Sep 28, 2006 03:27
you know its funny. i dont even GET high anymore off the stuff, but if i don't do it, i'm sick as a dog and wish i was dead, and for the most part, i already am.
i've put some pounds back on during my stint in jail, which was about the longest time without anything in years. 2 months, petty charges of course, because they're all too stupid to nail me for anything big, putting me away, although would mean major headlines, it would also mean i would expose the sick twisted fucks, right under the noses, wearing badges and carrying guns. i know about the underworld all to well.
i got out of prison, came home, and shot up. it doesnt phase me, it's become my life. a line off the kitchen table while reading my mail, a needle in the vein after i get out of the shower. it's like taking medication, every day, as many times a day as perscribed, at this point, it's anywhere from 3-7 times. i haven't been to see my doctor recently, even though i've supposedly had appointments with him. my heart is probably in the same condition it was years ago, broken, and ready to give out. i don't get the sharp stabbing pains anymore, they've changed to a dull ache, all the time. i think that's just my soul inside, or what's left of it.
sadly, when i was in prison, my dog died. i got word of it via a letter the neighbors daughter sent to me. i miss him. dogs are irreplacable, like people i guess. it feels very lonely in the house without him, and i often find myself calling for him, but showing to no avail. it is the first thing in awhile i have actually felt. a sense of loss. another dog will come along, but it wont be the same.
i spent yesterday at my old shop, hanging out, doing what i could to stay out of trouble. no tattooing, or piercing, but cleaning up, and dealing with customers. i still hold a dominating prescence there, as if i still am the owner, it makes me think twice about what i do, and i think i may open another one, and try to get back into tattooing. it was my livlihood, i lost it when i started to get the shakes. they're gone now, why, i have no idea, i can still draw, so i can probably still tattoo, i kept a lot of my equipment.
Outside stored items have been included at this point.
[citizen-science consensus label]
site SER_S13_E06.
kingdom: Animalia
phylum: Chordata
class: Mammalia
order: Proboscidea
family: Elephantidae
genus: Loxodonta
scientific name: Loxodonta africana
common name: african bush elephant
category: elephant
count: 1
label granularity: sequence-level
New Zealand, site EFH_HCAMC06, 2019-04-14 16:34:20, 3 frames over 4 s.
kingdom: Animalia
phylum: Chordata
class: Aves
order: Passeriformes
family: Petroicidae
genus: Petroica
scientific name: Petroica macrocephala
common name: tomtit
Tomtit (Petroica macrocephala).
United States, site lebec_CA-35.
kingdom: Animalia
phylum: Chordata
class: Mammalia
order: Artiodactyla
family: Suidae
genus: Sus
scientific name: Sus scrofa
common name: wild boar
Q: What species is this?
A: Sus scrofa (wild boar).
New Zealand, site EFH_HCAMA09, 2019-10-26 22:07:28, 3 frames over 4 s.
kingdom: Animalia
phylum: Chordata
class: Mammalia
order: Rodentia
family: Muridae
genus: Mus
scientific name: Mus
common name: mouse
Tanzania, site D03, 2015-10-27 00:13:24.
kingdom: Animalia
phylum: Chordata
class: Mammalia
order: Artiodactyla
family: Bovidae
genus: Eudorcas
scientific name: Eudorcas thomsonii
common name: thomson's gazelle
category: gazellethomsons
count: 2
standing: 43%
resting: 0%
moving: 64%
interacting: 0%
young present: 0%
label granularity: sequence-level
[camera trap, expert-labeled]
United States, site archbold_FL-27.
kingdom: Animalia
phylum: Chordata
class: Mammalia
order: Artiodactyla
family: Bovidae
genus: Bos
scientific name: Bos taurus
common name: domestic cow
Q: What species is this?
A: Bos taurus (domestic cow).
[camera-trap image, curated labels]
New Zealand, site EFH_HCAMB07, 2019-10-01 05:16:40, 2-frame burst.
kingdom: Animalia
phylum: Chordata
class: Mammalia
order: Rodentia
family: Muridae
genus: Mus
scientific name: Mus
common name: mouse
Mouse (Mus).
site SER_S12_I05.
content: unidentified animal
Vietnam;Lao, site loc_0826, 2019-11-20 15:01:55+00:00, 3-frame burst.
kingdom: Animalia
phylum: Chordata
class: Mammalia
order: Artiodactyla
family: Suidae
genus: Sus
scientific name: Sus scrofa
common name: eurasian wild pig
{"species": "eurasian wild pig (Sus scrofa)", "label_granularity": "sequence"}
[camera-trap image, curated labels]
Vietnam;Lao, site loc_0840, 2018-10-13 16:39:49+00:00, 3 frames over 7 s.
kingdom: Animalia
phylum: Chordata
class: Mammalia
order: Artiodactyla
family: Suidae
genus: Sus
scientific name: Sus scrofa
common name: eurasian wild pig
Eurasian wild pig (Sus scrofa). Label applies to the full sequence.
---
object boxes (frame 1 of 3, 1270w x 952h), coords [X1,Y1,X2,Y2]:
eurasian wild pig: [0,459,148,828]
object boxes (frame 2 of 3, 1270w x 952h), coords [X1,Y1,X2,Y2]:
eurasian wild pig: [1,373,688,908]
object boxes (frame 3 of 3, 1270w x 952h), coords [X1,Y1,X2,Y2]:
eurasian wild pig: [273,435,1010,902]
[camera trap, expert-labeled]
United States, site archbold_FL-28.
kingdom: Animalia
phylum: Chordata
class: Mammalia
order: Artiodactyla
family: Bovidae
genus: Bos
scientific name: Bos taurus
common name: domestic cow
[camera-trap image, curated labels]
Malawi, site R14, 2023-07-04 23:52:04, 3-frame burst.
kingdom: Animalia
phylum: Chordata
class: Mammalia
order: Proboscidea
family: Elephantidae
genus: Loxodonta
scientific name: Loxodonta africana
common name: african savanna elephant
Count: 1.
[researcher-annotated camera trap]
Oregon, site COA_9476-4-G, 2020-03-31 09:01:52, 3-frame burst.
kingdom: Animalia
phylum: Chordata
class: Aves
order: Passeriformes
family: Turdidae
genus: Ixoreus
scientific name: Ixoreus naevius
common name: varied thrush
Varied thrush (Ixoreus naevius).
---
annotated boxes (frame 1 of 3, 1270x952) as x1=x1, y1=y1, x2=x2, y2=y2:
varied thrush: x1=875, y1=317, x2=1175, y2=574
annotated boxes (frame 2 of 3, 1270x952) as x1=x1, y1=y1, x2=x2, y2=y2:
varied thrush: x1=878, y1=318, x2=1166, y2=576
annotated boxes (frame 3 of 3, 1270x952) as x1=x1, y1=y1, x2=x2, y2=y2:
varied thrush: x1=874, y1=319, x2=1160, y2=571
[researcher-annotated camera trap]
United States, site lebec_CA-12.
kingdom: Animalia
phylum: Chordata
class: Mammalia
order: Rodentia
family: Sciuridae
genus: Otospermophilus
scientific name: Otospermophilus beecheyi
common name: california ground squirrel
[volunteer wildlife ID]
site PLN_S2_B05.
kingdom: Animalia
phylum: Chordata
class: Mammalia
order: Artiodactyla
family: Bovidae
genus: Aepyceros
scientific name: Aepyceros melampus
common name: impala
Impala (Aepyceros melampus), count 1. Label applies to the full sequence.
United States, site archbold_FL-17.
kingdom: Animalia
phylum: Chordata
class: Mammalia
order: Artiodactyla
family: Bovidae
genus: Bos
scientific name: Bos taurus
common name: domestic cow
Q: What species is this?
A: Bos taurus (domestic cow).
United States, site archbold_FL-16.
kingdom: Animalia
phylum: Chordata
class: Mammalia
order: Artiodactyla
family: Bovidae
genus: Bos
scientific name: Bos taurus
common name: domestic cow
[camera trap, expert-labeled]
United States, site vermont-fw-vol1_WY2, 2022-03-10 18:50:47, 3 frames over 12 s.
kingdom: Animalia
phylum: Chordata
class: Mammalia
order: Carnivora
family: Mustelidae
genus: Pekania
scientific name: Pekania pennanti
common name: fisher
i've also been thinking about moving away from michigan, in attempt to get completely clean. i know leaving here, and going somewhere where i know no one, is the only thing that in the end, is going to save my life. sell the house, and whatever, and just go. it wouldn't really bother me, because there's nothing that holds me here. material posessions are worthless. i'm getting up there in years, and maybe that dull ache i mentioned, is my own little way of saying i'm growing bored of this, and want something new.
i had a girlfriend not that long ago. after i got out of jail. she moved right in here, and tried to suck me dry. snorting my income up her nose, and shooting mybills in her arm. worse than me, it was terrible. she took off in the middle of the night, taking 3500 dollars, and my last pack of cigarettes. i felt remorse when i woke up for having no cigarettes. i didn't see her for about 3 weeks, and then i came home from doing some errands to find her sitting on my couch, in ratty underwear and one of my old wifebeaters watching my tv. sketched out, and desperate, with money gone, and no one to supply, she'd come back. they always do. i went into the bedroom to lie down, not saying anything, what the fuck do i care. she came and tried to fuck me. i pushed her off and she kept trying to suck my dick, begging for a hit. i'm such a sucker. i watched her snort a line off my belly, and shot my shit down her throat. she crawled into my bed and slept for 3 days. 3 days, i spent calling around to see who she ripped off. i knew that was the case, she came to me for protection, and in return, i gave her up. i got a hold of this guy, and told him where she was, and that i had no intent of stopping him, if he should decide to drop by. drop by he did, escorted her to his car, and that was that.
i've come across so many people in my life that are like me, i can hardly stand it anymore. even as fucked up as i am, i still have morals. i still have values, buried, but exsistant. i've never fucked anyone, ripped anyone off, turned people in to the cops, anything. i'm solid, and i guess that's why people like me. i'm a man of my word. i dont know where i learned it from, but it must have been from somewhere. there is this great potential, for me to turn my life around, but there is the undenying desire not to. i don't know how to be legitimat anymore, and i fear it. i'm not a 9-5, suit and tie kind of guy and i'm far from stable, emotionally anyway. i sat on my basement floor tonight, and looked at old photo albums. even as a kid, i was never happy, there's always been this looming potential for disaster over my head. my destiny, is exactly what i have become.
can people change? no. i think they just fake it.